* WORK TO BE COMPLETED
Please copy every one of the records below word for word, leaving the pictures out.

::::::::

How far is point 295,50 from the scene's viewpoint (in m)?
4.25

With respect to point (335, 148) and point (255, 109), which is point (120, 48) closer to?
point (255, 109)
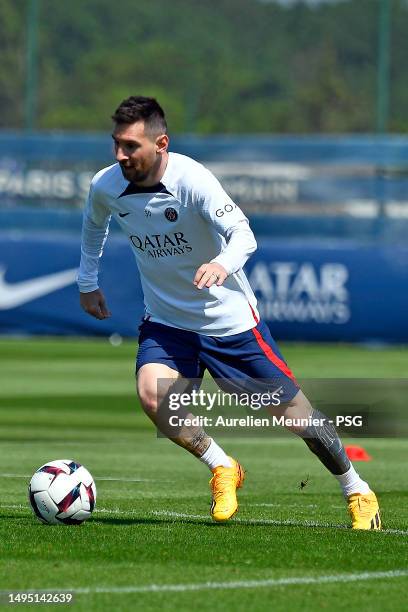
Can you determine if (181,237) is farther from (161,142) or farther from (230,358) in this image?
(230,358)

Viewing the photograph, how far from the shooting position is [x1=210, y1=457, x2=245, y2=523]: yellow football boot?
8.16 metres

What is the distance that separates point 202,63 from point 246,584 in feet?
95.3

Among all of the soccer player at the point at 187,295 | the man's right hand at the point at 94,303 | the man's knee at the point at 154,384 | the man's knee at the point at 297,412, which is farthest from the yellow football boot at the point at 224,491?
the man's right hand at the point at 94,303

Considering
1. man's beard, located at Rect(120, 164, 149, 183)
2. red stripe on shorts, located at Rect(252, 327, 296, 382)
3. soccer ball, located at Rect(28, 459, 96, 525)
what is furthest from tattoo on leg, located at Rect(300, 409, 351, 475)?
man's beard, located at Rect(120, 164, 149, 183)

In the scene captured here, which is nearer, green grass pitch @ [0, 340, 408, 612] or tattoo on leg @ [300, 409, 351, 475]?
green grass pitch @ [0, 340, 408, 612]

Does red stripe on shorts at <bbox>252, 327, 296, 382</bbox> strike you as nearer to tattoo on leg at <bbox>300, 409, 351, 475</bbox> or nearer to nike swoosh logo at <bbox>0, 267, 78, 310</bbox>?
tattoo on leg at <bbox>300, 409, 351, 475</bbox>

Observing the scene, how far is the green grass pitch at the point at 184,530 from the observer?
19.9ft

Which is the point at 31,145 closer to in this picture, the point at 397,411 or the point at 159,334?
the point at 397,411

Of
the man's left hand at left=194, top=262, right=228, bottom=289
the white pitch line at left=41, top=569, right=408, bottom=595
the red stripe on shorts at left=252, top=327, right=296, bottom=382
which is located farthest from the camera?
the red stripe on shorts at left=252, top=327, right=296, bottom=382

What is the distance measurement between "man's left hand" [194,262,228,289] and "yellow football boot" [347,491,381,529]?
158 centimetres

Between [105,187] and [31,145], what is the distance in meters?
20.1

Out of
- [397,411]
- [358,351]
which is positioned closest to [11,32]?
[358,351]

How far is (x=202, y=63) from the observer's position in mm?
34406

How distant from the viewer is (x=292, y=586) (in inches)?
244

::::::::

* RESPONSE
How far is point 295,50 from the scene's viewpoint (in m)?
4.25

With respect to point (335, 148) and point (255, 109), which is point (120, 48) closer to?
point (255, 109)
Can you determine if (181,237) is farther from (161,142) or farther from (230,358) in this image?
(230,358)

Viewing the photograph, how far from the shooting position is [x1=210, y1=457, x2=245, y2=523]: yellow football boot?
8.16 metres

What is the distance that separates point 202,63 from point 246,584 in feet?
95.3

Among all of the soccer player at the point at 187,295 | the man's right hand at the point at 94,303 | the man's knee at the point at 154,384 | the man's knee at the point at 297,412, which is farthest from the yellow football boot at the point at 224,491?
the man's right hand at the point at 94,303

Considering
1. man's beard, located at Rect(120, 164, 149, 183)
2. red stripe on shorts, located at Rect(252, 327, 296, 382)
3. soccer ball, located at Rect(28, 459, 96, 525)
what is furthest from tattoo on leg, located at Rect(300, 409, 351, 475)?
man's beard, located at Rect(120, 164, 149, 183)

In the scene captured here, which is nearer, green grass pitch @ [0, 340, 408, 612] or tattoo on leg @ [300, 409, 351, 475]?
green grass pitch @ [0, 340, 408, 612]

Does red stripe on shorts at <bbox>252, 327, 296, 382</bbox> strike you as nearer to tattoo on leg at <bbox>300, 409, 351, 475</bbox> or nearer to nike swoosh logo at <bbox>0, 267, 78, 310</bbox>?
tattoo on leg at <bbox>300, 409, 351, 475</bbox>

Observing the scene, how far is the green grass pitch at the point at 184,530 from the observer?
19.9ft

Which is the point at 31,145 closer to in this picture, the point at 397,411 or the point at 159,334?
the point at 397,411

Of
the man's left hand at left=194, top=262, right=228, bottom=289
the white pitch line at left=41, top=569, right=408, bottom=595
the red stripe on shorts at left=252, top=327, right=296, bottom=382
which is located farthest from the camera?
the red stripe on shorts at left=252, top=327, right=296, bottom=382

What is the distance measurement between "man's left hand" [194,262,228,289] and "yellow football boot" [347,491,381,529]?
158 centimetres

Between [105,187] and [31,145], what is the distance in meters?
20.1

Out of
- [397,411]
- [358,351]
which is positioned closest to [11,32]?
[358,351]

How far is (x=202, y=63) from the observer's position in mm?
34406

How distant from the viewer is (x=292, y=586) (in inches)?
244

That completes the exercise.